§ DIRECTIONS FOR THIS TASK:
After locating the line containing "family: Elephantidae", transcribe that line and all following lines exactly, stopping only at the end of the records.

Data items

•••

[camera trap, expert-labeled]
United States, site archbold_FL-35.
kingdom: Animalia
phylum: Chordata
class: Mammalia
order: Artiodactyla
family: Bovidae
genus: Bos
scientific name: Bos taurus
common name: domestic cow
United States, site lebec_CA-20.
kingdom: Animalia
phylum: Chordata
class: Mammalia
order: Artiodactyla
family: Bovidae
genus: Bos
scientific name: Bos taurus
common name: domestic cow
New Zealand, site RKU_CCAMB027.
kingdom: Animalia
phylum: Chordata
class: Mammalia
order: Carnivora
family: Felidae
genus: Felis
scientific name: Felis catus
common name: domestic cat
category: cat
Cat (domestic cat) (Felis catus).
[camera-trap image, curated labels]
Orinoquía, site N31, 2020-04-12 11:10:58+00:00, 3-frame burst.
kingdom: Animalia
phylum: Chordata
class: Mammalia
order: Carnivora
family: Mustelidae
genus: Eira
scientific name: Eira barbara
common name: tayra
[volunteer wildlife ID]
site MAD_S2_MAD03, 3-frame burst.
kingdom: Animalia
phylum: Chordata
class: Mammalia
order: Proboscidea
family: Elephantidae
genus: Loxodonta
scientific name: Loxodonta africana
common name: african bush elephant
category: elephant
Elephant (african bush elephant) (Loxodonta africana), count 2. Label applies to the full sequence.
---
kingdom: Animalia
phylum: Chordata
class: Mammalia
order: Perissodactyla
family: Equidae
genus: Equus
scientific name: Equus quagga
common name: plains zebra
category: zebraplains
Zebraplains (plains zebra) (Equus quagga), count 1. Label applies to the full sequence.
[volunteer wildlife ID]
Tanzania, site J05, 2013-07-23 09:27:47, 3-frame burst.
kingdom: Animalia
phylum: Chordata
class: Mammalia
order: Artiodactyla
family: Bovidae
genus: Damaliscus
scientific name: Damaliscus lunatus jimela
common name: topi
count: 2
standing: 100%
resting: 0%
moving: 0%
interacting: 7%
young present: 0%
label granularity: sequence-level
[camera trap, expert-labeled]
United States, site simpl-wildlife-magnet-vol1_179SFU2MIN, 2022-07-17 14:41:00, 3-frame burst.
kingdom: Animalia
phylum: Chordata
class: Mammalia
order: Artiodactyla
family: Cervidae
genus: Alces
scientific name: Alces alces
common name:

•••

§ TASK RESULT:
family: Elephantidae
genus: Loxodonta
scientific name: Loxodonta africana
common name: african bush elephant
category: elephant
Elephant (african bush elephant) (Loxodonta africana), count 2. Label applies to the full sequence.
---
kingdom: Animalia
phylum: Chordata
class: Mammalia
order: Perissodactyla
family: Equidae
genus: Equus
scientific name: Equus quagga
common name: plains zebra
category: zebraplains
Zebraplains (plains zebra) (Equus quagga), count 1. Label applies to the full sequence.
[volunteer wildlife ID]
Tanzania, site J05, 2013-07-23 09:27:47, 3-frame burst.
kingdom: Animalia
phylum: Chordata
class: Mammalia
order: Artiodactyla
family: Bovidae
genus: Damaliscus
scientific name: Damaliscus lunatus jimela
common name: topi
count: 2
standing: 100%
resting: 0%
moving: 0%
interacting: 7%
young present: 0%
label granularity: sequence-level
[camera trap, expert-labeled]
United States, site simpl-wildlife-magnet-vol1_179SFU2MIN, 2022-07-17 14:41:00, 3-frame burst.
kingdom: Animalia
phylum: Chordata
class: Mammalia
order: Artiodactyla
family: Cervidae
genus: Alces
scientific name: Alces alces
common name:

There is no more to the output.